What this task involves
Only a number is wanted here: the count of lines in the entries below that include the word "frames".

(Stored data)
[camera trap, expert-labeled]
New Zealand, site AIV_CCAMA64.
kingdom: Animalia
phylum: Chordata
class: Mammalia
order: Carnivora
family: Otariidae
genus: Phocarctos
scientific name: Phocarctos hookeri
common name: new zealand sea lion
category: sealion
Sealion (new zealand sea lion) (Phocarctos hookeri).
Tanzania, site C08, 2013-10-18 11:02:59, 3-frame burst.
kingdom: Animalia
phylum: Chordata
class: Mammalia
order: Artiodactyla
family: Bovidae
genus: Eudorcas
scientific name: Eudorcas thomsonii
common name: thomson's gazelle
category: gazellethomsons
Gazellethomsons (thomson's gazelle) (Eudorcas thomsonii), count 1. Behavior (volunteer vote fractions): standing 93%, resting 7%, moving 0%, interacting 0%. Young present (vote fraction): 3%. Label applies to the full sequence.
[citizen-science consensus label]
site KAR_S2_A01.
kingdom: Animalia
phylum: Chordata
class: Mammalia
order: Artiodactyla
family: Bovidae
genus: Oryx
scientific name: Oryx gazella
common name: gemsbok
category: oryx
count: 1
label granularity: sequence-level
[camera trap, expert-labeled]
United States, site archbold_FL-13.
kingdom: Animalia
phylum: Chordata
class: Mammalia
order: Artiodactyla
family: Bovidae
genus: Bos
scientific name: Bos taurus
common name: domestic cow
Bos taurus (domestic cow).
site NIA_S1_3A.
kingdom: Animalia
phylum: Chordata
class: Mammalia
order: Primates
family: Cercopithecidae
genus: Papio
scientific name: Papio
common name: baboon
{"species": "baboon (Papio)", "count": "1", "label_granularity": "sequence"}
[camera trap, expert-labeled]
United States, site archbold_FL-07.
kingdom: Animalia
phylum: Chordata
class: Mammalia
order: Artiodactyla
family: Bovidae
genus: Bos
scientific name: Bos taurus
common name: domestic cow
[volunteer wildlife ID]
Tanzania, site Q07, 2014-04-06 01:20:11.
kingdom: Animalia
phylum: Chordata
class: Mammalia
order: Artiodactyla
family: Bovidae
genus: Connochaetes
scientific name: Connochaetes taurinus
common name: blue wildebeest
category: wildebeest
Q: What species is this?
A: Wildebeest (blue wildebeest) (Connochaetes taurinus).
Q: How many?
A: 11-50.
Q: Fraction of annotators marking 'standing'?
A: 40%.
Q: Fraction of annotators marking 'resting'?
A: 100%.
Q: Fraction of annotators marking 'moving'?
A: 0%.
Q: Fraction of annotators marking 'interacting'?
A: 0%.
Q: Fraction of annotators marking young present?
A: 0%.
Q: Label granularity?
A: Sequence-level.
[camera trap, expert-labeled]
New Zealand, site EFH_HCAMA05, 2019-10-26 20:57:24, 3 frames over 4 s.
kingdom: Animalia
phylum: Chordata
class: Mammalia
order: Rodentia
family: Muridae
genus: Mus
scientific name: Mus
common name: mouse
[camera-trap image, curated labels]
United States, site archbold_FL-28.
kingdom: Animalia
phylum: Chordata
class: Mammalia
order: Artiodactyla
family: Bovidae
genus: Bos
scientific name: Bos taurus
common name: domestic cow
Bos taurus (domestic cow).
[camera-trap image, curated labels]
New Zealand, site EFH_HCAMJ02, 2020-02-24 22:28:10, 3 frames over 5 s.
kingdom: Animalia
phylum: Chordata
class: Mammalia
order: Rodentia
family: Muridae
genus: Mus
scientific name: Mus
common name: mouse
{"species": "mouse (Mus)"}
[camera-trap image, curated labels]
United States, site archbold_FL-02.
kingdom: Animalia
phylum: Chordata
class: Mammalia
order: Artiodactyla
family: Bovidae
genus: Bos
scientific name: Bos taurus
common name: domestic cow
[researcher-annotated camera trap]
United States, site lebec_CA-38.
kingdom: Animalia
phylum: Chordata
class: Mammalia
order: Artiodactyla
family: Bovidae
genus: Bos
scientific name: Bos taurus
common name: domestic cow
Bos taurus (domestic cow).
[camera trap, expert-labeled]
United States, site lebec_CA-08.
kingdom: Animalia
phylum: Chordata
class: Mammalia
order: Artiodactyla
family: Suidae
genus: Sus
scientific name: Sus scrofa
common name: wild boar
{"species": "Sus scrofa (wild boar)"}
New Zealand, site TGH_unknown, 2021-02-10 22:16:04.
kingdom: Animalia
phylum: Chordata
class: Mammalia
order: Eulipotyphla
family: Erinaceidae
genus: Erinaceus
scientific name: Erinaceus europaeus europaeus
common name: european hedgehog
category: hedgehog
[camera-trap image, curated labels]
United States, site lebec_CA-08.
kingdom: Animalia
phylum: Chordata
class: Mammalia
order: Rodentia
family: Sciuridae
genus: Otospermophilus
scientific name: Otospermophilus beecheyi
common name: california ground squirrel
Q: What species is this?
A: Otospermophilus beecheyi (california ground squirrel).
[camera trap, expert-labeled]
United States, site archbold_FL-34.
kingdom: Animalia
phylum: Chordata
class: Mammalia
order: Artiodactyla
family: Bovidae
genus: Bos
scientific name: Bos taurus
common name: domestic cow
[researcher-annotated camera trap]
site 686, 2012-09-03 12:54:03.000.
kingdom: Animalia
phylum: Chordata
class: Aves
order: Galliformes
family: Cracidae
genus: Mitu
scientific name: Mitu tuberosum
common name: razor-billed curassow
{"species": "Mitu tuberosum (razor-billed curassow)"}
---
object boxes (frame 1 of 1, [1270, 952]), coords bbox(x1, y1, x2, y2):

Answer to this task
2